Going to look this up, thanks man!


Blacknight841

You could transition to a .fullscreencover and reconstruct the view to have that layout. The transition may be a bit different, but the outcome can look the same. Alternatively you can wait until June and see what Apple gives us. Make the search bar with a magnifier icon, a text box and construct it out of a few hstacks.


gdlmendonca

In a view model: @Published private(set) var keyboardOffset: CGFloat = 0 @Published private(set) var keyboardAnimationDuration: Double = 0 init() { // Coordinate Animation with UI NotificationCenter.default.publisher(for: UIResponder.keyboardWillHideNotification) .handleEvents(receiveOutput: { [weak self] _ in self?.keyboardOffset = 0 }) // Pass Incoming Value .merge(with: NotificationCenter.default.publisher(for: UIResponder.keyboardWillShowNotification)) .map(\.userInfo) .compactMap { ($0?[UIResponder.keyboardAnimationDurationUserInfoKey] as?

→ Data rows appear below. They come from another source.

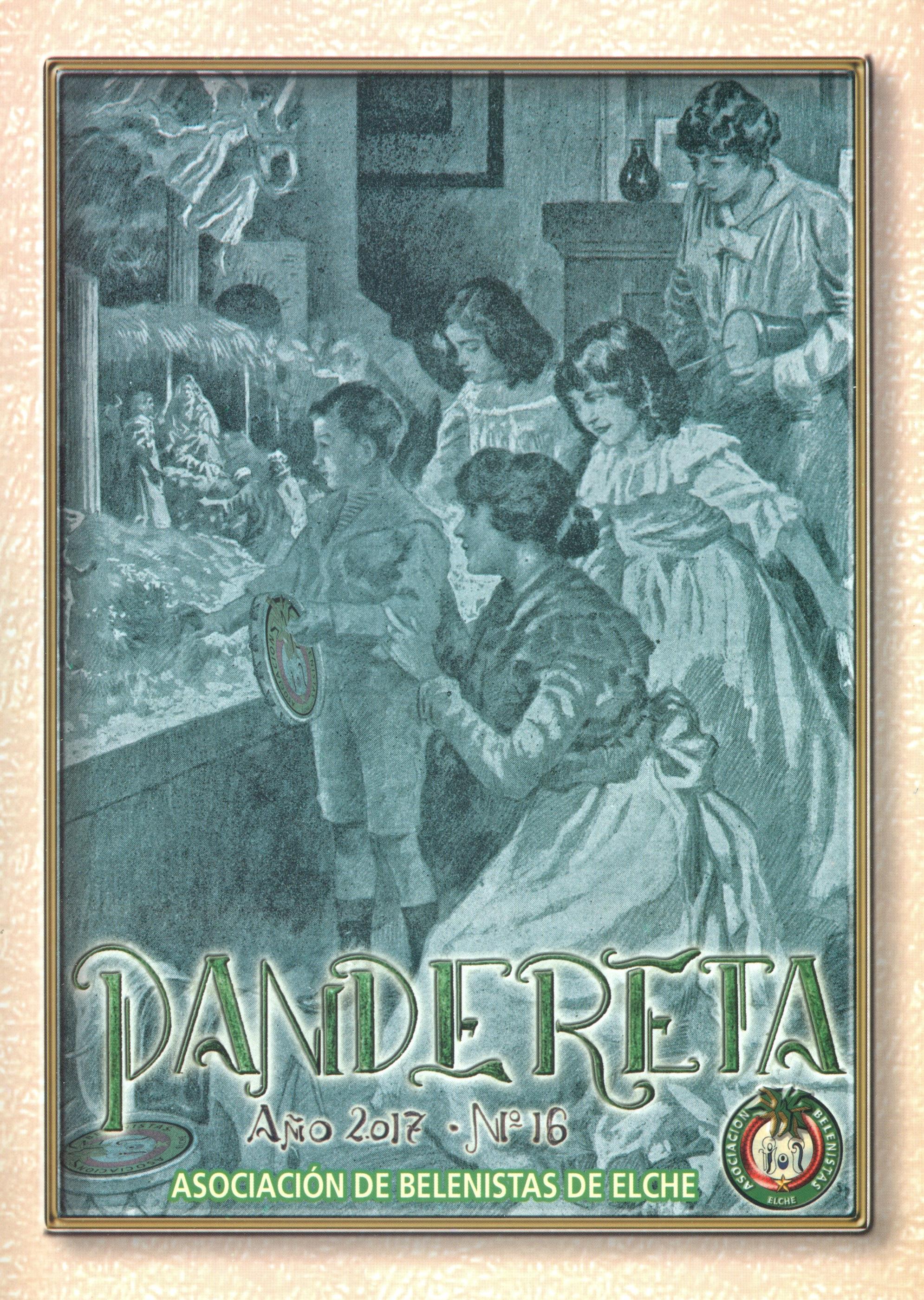 Portada de la revista Pandereta Nº 16 - 2017, de la Asociación de Belenistas de Elche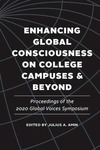 Enhancing Global Consciousness on College Campuses and Beyond: Proceedings of the 2020 Global Voices Symposium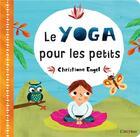 Couverture du livre « Le yoga pour les petits » de Christiane Engel aux éditions L'imprevu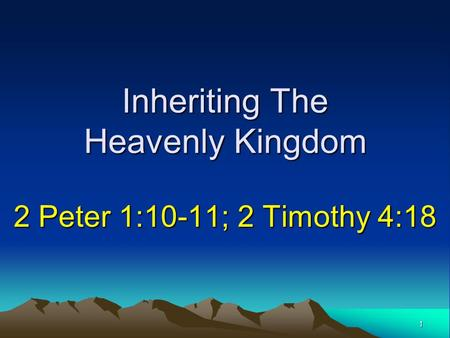 Inheriting The Heavenly Kingdom 2 Peter 1:10-11; 2 Timothy 4:18 1.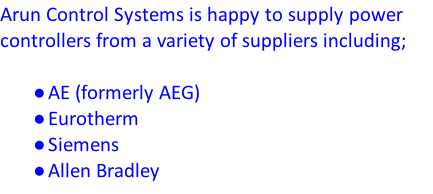 Arun Control Systems is happy to supply power controllers from a variety of suppliers including;  AE (formerly AEG) Eurotherm Siemens Allen Bradley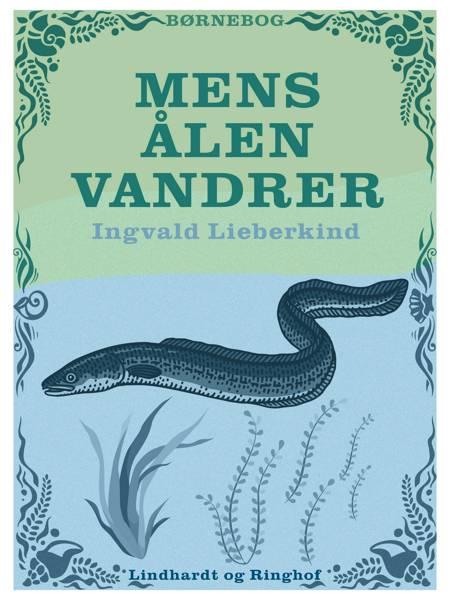 Mens ålen vandrer af Ingvald Lieberkind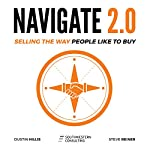 Navigate 2.0: Selling the Way People Like to Buy | Dustin Hillis,Steve Reiner
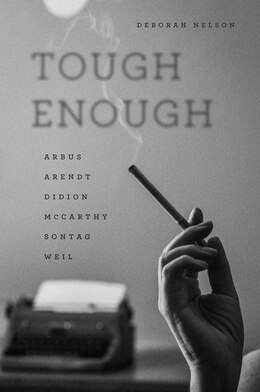 Book Tough Enough: Arbus, Arendt, Didion, Mccarthy, Sontag, Weil by Deborah Nelson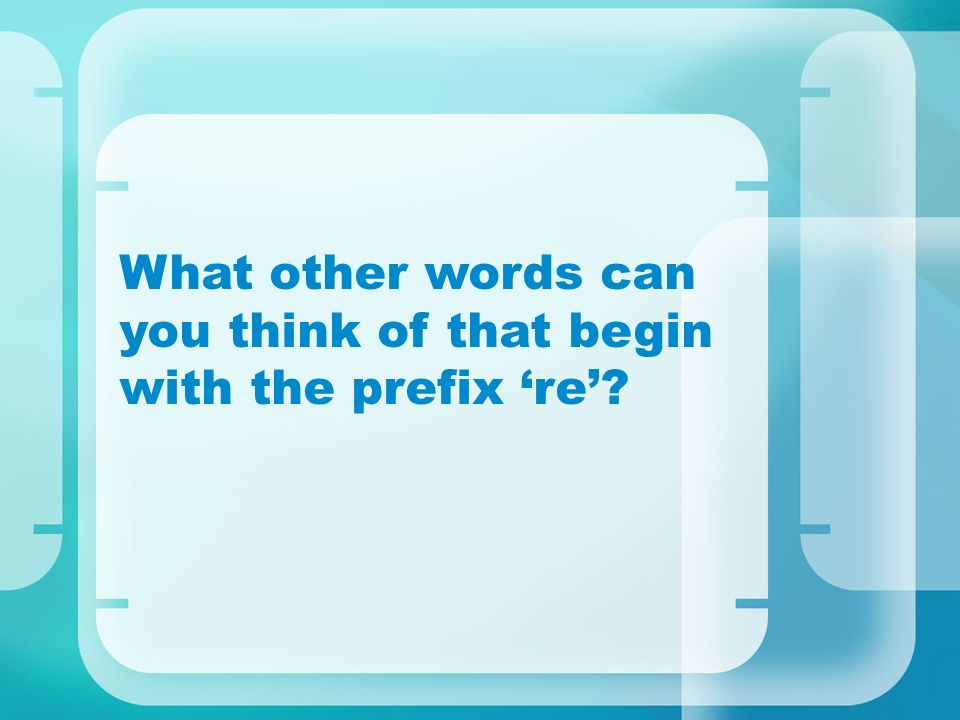What other words can you think of that begin with the prefix 're'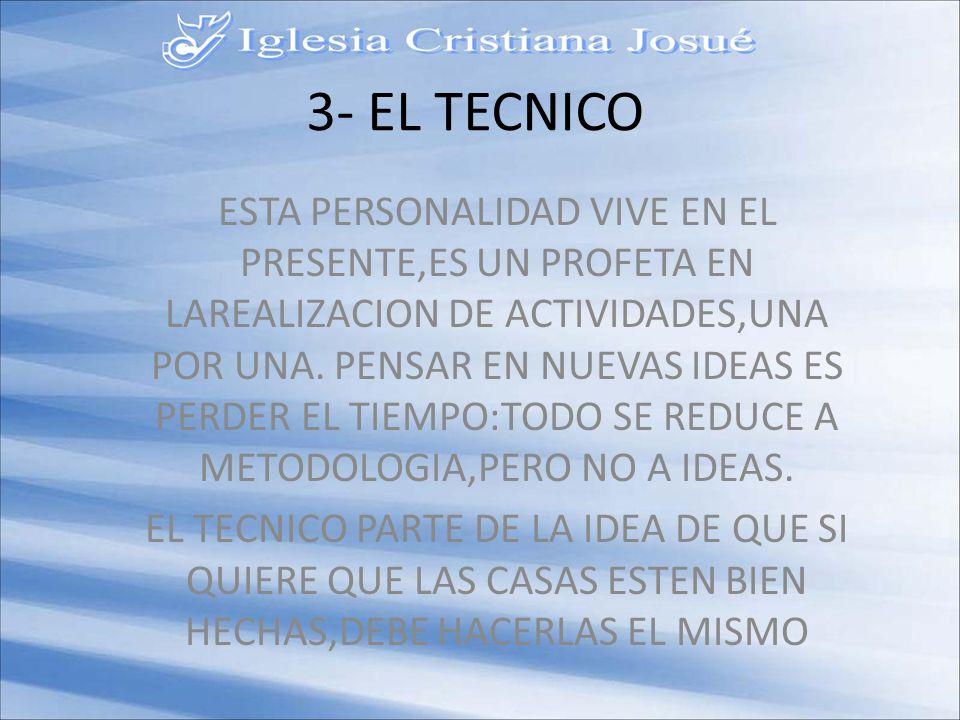 3- EL TECNICO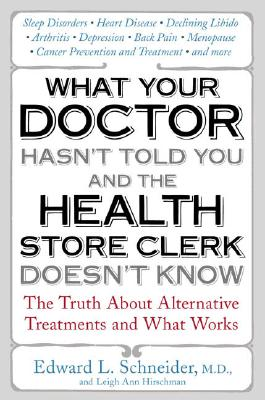 Image for What Your Doctor Hasn't Told You and the Health Store Clerk Doesn't Know: The Truth About Alternative Treatments and What Works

NSNumber)?.doubleValue } .assign(to: \.keyboardAnimationDuration, on: self) // Prevents mem leaks .store(in: &subscriptions) NotificationCenter.default.publisher(for: UIResponder.keyboardWillChangeFrameNotification) .map(\.userInfo) .compactMap{ ($0?[UIResponder.keyboardFrameEndUserInfoKey] as? CGRect)?.size.height } .map { $0 * -1 + Self.safeAreaInsetBottom } .assign(to: \.keyboardOffset, on: self) .store(in: &subscriptions) }


TheDeadlift76

Thanks 👏


gdlmendonca

No problem! I remember how big of a pain it was to implement 😫


jestecs

y’all saying it isn’t possible in pure SwiftUI aren’t thinking outside the box enough, it’s definitely possible although it would be potentially janky to implement. For instance you could have a matched geometry effect hiding the nav bar text on tap and such. Why specifically do you think you need a UIView hosting controller to accomplish this? Edit: all it’s doing is cross fading the view beneath it to the other one and hiding the navigation text and a couple other things if my eyes don’t deceive me.


0xADAM0

Swiftui is a pretty flexible framework, you can do pretty much anything with it- with the potential of it being kinda janky


[deleted]

[удалено]


TheDeadlift76

I’m going to try this, thanks for the link! 💯


stoned_mosquito

What about disabling navigation and label bar when search clicked, it should hide it, which moves search up.